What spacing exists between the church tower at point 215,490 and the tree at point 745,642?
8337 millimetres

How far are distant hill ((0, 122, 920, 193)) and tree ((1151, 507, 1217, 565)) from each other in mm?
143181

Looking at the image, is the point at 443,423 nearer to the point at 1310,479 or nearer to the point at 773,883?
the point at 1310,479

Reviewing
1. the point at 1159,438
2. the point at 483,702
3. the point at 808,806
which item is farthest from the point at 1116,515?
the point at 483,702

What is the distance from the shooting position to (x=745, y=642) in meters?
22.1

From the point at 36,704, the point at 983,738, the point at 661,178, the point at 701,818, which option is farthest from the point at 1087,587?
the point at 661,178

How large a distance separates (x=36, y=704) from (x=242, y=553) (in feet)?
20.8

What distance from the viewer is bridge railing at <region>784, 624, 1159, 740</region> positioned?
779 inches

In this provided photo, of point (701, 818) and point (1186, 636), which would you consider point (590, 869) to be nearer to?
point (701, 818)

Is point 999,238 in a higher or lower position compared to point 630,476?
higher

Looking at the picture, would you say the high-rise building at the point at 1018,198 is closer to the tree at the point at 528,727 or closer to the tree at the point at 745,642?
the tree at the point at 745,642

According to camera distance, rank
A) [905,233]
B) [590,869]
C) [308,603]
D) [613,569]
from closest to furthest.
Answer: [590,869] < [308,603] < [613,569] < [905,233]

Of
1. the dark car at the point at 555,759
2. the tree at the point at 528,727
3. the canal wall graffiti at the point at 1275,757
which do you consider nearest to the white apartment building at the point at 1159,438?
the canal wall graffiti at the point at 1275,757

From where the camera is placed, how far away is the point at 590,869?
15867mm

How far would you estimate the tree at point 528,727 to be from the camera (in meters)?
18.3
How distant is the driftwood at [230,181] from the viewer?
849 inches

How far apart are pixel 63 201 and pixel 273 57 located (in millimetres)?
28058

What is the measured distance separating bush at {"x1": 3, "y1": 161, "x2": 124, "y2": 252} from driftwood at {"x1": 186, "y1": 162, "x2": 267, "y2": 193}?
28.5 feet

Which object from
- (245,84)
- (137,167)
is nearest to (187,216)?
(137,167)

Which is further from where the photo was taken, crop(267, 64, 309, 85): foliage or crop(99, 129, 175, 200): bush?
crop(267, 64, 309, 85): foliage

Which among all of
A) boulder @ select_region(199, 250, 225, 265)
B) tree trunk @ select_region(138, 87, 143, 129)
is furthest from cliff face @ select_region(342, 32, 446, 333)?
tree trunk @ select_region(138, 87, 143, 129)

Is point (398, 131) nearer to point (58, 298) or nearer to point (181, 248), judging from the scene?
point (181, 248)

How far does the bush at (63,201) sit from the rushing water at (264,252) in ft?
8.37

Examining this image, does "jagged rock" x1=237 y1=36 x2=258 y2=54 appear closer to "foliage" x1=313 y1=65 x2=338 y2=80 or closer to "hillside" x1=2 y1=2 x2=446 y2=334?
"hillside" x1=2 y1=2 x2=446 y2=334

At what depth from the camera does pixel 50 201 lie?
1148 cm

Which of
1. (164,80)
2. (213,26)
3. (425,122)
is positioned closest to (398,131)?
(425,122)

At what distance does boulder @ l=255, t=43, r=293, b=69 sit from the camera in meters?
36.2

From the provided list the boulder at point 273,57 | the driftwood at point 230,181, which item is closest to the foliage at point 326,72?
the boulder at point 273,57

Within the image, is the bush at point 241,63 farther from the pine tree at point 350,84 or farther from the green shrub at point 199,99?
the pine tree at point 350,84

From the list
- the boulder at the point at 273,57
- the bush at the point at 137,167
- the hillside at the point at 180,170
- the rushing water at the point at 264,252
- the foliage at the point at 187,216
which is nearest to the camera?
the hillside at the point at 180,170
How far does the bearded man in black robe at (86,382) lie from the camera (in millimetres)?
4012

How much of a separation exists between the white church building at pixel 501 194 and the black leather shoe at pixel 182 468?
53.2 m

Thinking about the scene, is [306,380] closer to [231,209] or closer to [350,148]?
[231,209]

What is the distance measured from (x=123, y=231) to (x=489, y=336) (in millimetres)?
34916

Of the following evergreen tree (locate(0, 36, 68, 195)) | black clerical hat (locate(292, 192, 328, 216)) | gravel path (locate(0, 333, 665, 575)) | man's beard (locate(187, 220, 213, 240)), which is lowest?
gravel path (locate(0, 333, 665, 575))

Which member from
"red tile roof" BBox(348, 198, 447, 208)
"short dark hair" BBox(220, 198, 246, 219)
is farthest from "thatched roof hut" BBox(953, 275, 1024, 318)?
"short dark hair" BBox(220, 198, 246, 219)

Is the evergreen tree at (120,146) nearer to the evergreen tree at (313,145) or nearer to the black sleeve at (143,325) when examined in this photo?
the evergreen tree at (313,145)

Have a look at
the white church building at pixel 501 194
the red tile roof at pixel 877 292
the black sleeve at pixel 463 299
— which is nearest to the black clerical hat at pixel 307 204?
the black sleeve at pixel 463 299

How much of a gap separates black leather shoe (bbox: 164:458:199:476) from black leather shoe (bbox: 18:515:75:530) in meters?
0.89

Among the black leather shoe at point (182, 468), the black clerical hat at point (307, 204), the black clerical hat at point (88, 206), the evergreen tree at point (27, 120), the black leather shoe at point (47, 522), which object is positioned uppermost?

● **GIVEN EXERCISE**
Return, word for word, the part of the material that begins with the line containing "From the list" and runs to its end.

● **THE RESPONSE**
From the list
- the boulder at the point at 273,57
- the bush at the point at 137,167
- the hillside at the point at 180,170
- the rushing water at the point at 264,252
- the foliage at the point at 187,216
which is nearest to the camera?
the hillside at the point at 180,170
How far does the bearded man in black robe at (86,382) lie from the camera (in millimetres)?
4012

How much of a separation exists between the white church building at pixel 501 194 and the black leather shoe at pixel 182 468?
53.2 m

Thinking about the scene, is [306,380] closer to [231,209] or closer to [350,148]?
[231,209]

What is the distance measured from (x=123, y=231) to (x=489, y=336) (in millimetres)?
34916

Of the following evergreen tree (locate(0, 36, 68, 195)) | black clerical hat (locate(292, 192, 328, 216)) | gravel path (locate(0, 333, 665, 575)) | man's beard (locate(187, 220, 213, 240)), which is lowest?
gravel path (locate(0, 333, 665, 575))

Which member from
"red tile roof" BBox(348, 198, 447, 208)
"short dark hair" BBox(220, 198, 246, 219)
is farthest from "thatched roof hut" BBox(953, 275, 1024, 318)?
"short dark hair" BBox(220, 198, 246, 219)

Is the evergreen tree at (120,146) nearer to the evergreen tree at (313,145) or nearer to the black sleeve at (143,325) when examined in this photo?
the evergreen tree at (313,145)

Have a look at
the white church building at pixel 501 194
the red tile roof at pixel 877 292
the black sleeve at pixel 463 299
— which is nearest to the black clerical hat at pixel 307 204?
the black sleeve at pixel 463 299

How much of a gap separates black leather shoe (bbox: 164:458:199:476) from black leather shoe (bbox: 18:515:75:530) in meters?
0.89

Among the black leather shoe at point (182, 468), the black clerical hat at point (307, 204), the black clerical hat at point (88, 206), the evergreen tree at point (27, 120), the black leather shoe at point (47, 522), which object is positioned uppermost?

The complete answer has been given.